Di fatto, anche dopo il varo del codice Rocco, le strutture mediche svolgevano funzione di pubblica sicurezza, e nessuna si poneva come obiettivo il miglioramento della salute dei pazienti. Forte di una solidissima formazione umanistica, per Basaglia l’essere umano diventa il cardine dei suoi interessi (e aneliti) intellettuali: in tal senso aveva approfondito, facendo sua, la fenomenologia di Edmund Husserl e la sua variante francese (Maurice Merleau Ponty), di poi l’esistenzialismo di Karl Jaspers e Jean Paul Sartre: correnti che rimettevano al centro della propria speculazione il corpo umano, non più corpus mechanicum, mera biologia, ma corpo recuperato alla dimensione di “persona”, cosciente, espressione non separata del vissuto e della soggettività di ogni individuo. Così oscurando le “magnifiche sorti e progressive” del positivismo scientista e lombrosiano, specie accademico, che si sostanziava nella tesi organicistica: che vede la malattia mentale come la conseguenza di tare biologiche congenite. Fieramente osteggiato, il suo primo gesto da direttore dell’ospedale psichiatrico di Gorizia è, coup de scène, l’abolizione della contenzione; nessun paziente deve più essere legato, le porte delle stanze vengano lasciate aperte, via le reti, le recinzioni, ogni forma di ostacolo materiale. Prosegue la narrazione: “Eppoi un comodino per tutti, da mettere al fianco dei letti con una piccola luce per poter leggere libri o giornali, un armadietto dove riporre gli oggetti personali, uno specchio dove ritrovare la percezione visiva di sé, e pazienza se qualcuno si farà male, sono in un ospedale e saranno in grado di curarlo. Nella riconquista dell’identità spogliata e offesa dalle istituzioni sanitarie anche il cibo rappresenta un passaggio cruciale: i pasti non saranno più uguali per tutti, i pazienti possono scegliere cosa mangiare tra una lista di pietanze”. Via via anche gli infermieri, sulle prime scettici, si rendono conto che “gli stessi malati ora sembrano meno malati e lontani, con qualcuno di loro si può persino chiacchierare, può nascere addirittura un rapporto, uno scambio, un affetto”.
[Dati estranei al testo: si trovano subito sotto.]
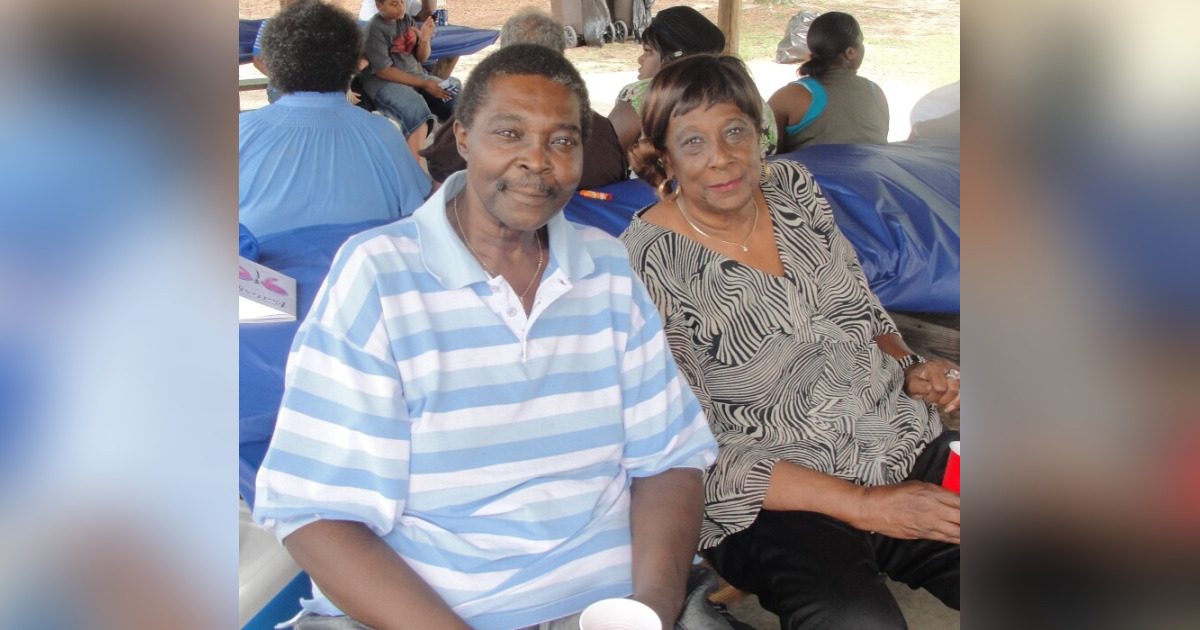 Rosemary Newman Obituary Jun 22, 2023 Newberry, SC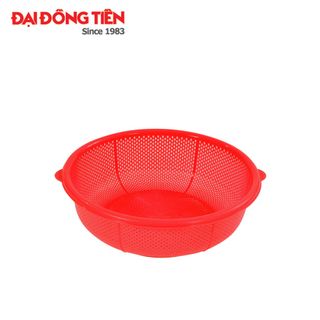 Rổ Tròn Chong Chóng Đại Đồng Tiến 280 - J1409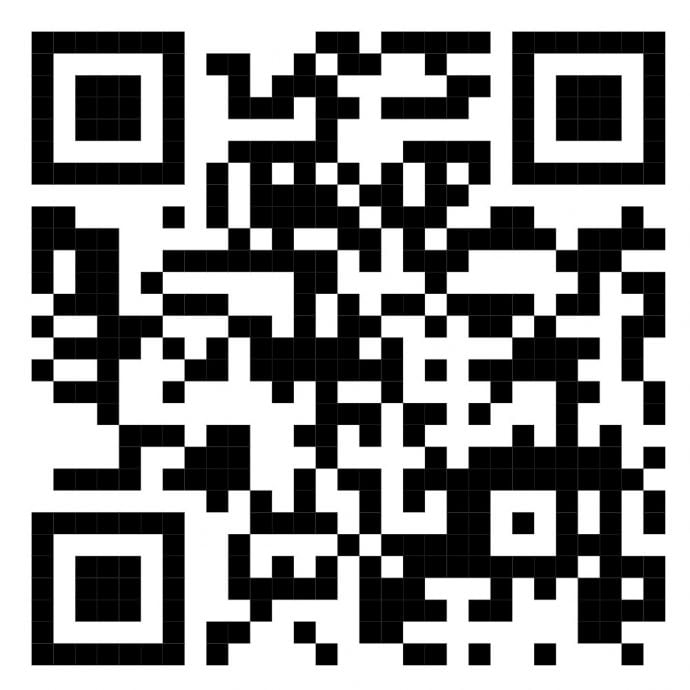 大都会-“我是讲书人工作坊”即日开放报名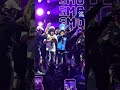 El plantel de Belgrano llegó a Jesús María para cantar con La Mona 🐒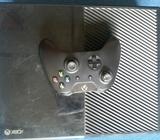 Xbox 1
La legge 180 del 1978 impone la chiusura definitiva dei manicomi, che verranno sostituiti dagli istituti pubblici di igiene mentale. Si compie così la rottura con la vecchia psichiatria cautelare, ridefinendo alla radice i concetti di patologia mentale e intervento psichiatrico; nessuna terapia deve più violare i diritti della persona, ma mettere al centro la cura, il recupero e il reinserimento sociale dei pazienti. Si tratta di una delle norme più importanti dell’intera storia repubblicana, unica nel suo genere, che fa dell’Italia il primo e a tutt’oggi il solo paese al mondo ad aver abolito per sempre l’abominio degli ospedali psichiatrici. Un tentativo riuscito, quello di ricollocare la “follia” nel cerchio della normalità?- ci domandiamo oggi. A Basaglia si deve la sfolgorante intuizione che i modi di essere della follia, pur immersi nel dolore e nella solitudine, nella nostalgia e nella speranza di essere accompagnati nel loro cammino, devono essere umani. La follia come possibile compagna di strada è in ciascuno di noi, talora come matrice di fragilità e di sensibilità. Solidarietà, dialogo, presenza umana e ascolto del silenzio: un “plurale” che purtroppo rischia di perdersi nei paludamenti di una burocrazia, ingessata nei suoi algidi meccanismi.